> [Problem description] Recast the lines of the listing below, from the one containing "How far away from" through the one containing "which is furthest from pixel 159 806?", inclusive, as a numbered list. Leave out blank lines and pictures.
--*--
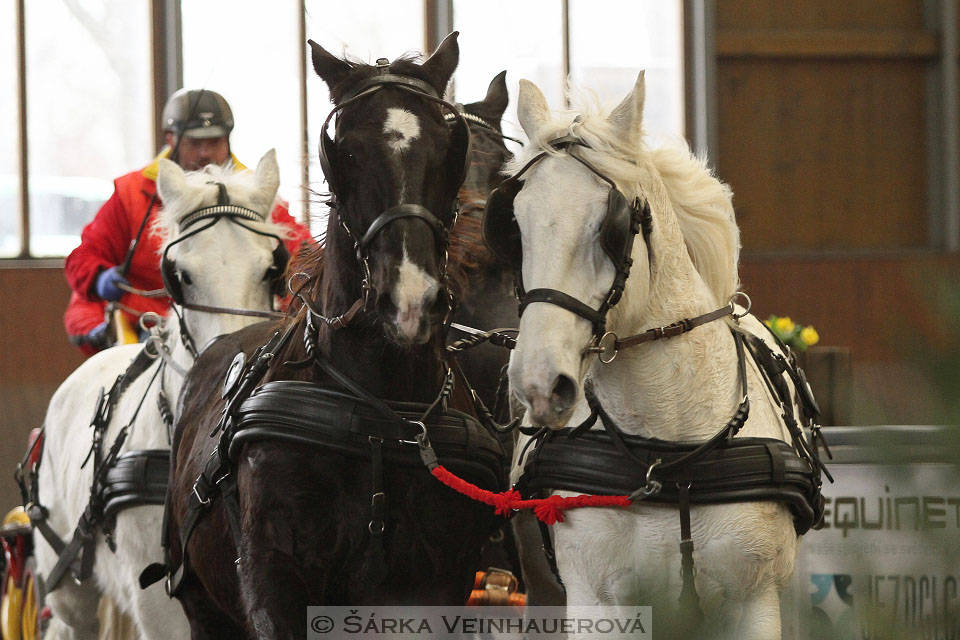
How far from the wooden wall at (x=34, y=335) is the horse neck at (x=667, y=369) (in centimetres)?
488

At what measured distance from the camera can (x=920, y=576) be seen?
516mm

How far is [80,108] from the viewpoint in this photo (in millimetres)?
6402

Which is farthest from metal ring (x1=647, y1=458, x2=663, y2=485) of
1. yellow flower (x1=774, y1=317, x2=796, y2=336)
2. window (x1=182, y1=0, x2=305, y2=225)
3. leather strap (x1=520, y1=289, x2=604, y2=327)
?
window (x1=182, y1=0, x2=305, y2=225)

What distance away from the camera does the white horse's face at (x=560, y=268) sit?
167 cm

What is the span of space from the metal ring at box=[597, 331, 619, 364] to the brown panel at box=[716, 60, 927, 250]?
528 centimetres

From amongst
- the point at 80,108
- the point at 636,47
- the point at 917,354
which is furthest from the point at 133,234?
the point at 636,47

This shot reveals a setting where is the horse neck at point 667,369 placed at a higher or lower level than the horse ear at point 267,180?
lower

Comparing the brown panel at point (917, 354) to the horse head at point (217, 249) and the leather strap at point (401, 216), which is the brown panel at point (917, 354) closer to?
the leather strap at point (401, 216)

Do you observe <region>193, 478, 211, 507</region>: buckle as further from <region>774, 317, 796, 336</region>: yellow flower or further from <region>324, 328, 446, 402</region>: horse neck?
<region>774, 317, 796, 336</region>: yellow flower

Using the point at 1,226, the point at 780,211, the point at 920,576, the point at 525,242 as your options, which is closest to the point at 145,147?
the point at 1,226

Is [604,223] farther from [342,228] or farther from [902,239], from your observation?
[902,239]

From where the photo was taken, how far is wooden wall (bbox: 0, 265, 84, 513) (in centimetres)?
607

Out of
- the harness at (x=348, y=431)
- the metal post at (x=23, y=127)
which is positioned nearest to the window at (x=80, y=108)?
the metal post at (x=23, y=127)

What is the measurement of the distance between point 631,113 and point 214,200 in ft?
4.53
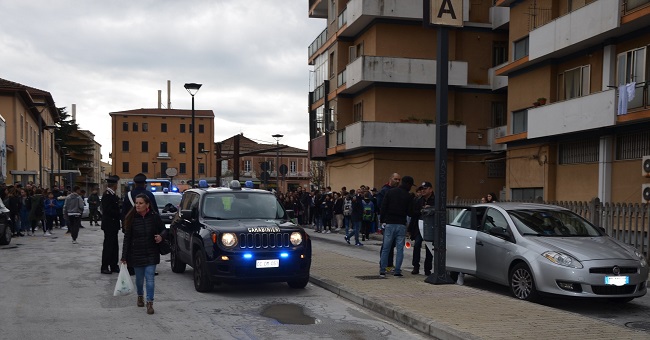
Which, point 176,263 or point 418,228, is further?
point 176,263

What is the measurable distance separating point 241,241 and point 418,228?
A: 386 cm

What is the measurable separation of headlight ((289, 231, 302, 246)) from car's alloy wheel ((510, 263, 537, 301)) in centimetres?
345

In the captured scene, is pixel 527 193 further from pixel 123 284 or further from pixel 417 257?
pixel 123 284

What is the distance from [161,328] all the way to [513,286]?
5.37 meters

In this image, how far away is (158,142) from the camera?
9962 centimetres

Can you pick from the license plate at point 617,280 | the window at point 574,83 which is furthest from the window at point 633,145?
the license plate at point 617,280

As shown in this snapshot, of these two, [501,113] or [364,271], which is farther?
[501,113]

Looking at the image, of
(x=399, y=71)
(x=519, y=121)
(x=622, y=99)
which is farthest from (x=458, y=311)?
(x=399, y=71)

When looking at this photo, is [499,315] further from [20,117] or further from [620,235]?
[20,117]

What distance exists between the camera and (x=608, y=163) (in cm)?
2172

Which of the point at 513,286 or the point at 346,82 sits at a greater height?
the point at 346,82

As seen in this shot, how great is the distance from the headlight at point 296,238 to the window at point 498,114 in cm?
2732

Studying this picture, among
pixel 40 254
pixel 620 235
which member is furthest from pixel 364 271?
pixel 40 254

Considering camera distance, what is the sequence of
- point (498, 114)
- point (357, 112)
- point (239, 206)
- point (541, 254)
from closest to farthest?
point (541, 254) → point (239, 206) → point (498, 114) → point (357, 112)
--*--
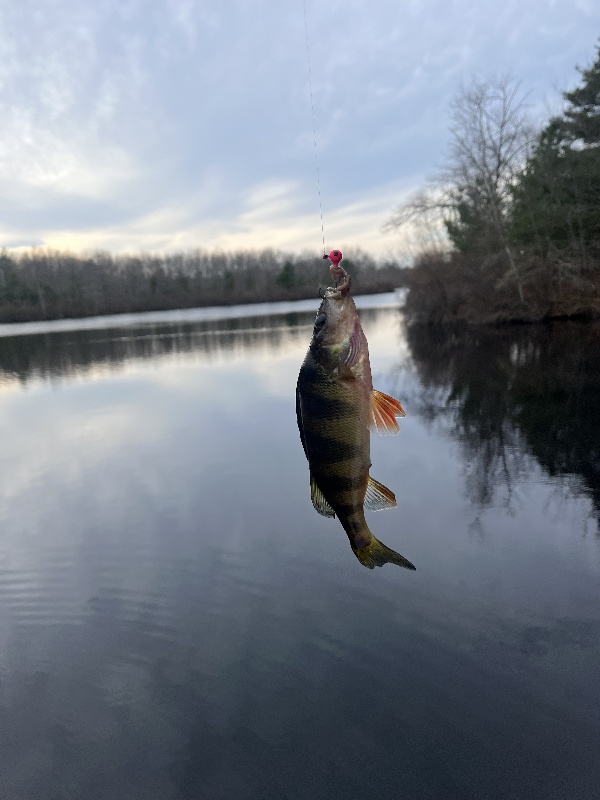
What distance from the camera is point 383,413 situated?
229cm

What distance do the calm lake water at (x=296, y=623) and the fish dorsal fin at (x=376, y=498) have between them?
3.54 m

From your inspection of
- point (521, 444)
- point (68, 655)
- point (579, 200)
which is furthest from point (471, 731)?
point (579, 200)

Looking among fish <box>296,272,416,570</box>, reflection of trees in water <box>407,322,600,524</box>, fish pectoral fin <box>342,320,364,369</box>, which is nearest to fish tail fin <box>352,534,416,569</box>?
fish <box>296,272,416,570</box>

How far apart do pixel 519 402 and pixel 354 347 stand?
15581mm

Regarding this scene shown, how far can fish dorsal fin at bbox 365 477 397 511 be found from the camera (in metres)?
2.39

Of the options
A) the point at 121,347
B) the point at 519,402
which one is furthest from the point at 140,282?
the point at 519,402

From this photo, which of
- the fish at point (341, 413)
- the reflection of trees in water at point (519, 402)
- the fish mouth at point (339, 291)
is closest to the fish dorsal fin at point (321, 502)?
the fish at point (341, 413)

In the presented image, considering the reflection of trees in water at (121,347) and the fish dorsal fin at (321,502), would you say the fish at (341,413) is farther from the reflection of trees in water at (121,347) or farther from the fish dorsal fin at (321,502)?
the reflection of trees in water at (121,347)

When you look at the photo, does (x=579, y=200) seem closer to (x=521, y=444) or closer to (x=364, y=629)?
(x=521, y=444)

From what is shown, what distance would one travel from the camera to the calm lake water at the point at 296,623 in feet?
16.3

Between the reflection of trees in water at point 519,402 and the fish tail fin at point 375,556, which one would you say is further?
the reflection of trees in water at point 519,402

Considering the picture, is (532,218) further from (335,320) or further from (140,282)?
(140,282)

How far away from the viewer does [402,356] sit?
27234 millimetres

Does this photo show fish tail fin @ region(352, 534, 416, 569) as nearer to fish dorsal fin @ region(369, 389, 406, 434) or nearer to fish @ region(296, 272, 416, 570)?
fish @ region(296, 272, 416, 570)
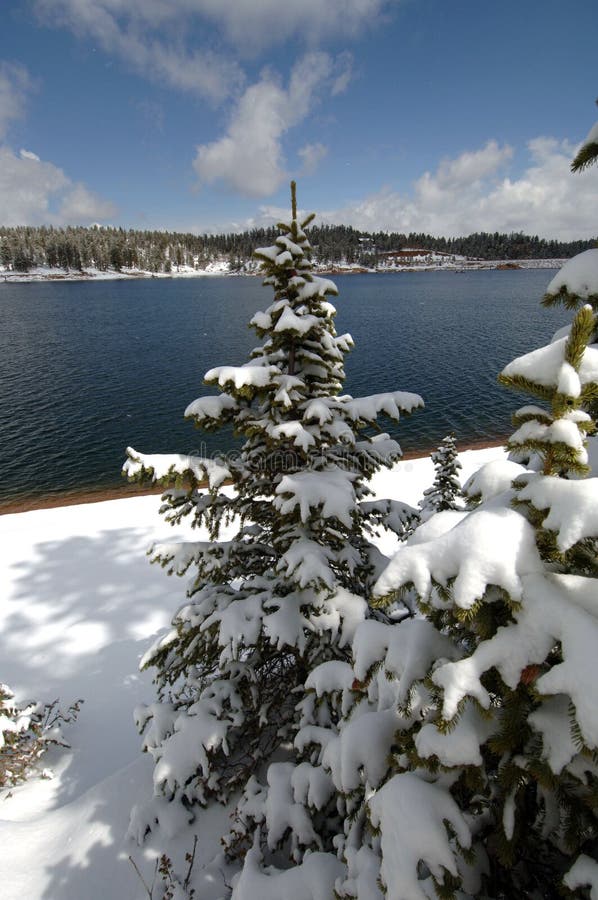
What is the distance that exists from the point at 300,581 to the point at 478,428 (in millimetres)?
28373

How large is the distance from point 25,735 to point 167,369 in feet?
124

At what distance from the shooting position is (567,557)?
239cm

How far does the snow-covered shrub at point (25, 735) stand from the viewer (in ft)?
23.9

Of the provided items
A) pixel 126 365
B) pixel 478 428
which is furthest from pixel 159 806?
--*--
> [Exercise response]
1. How far away from the viewer does [402,356] sit?
2. 27234 millimetres
3. Does this photo show fish tail fin @ region(352, 534, 416, 569) as nearer to fish dorsal fin @ region(369, 389, 406, 434) or nearer to fish @ region(296, 272, 416, 570)?
4. fish @ region(296, 272, 416, 570)
5. What is the distance that exists from the point at 300,581 to the point at 478,428 (in millimetres)?
6. 28373
7. How large is the distance from point 25,735 to point 167,369 in feet?
8. 124
9. At what distance from the shooting position is (567,557)?
10. 239cm
11. How far does the snow-covered shrub at point (25, 735) stand from the viewer (in ft)?
12. 23.9
13. Of the provided items
14. A) pixel 126 365
15. B) pixel 478 428
16. which is furthest from pixel 159 806?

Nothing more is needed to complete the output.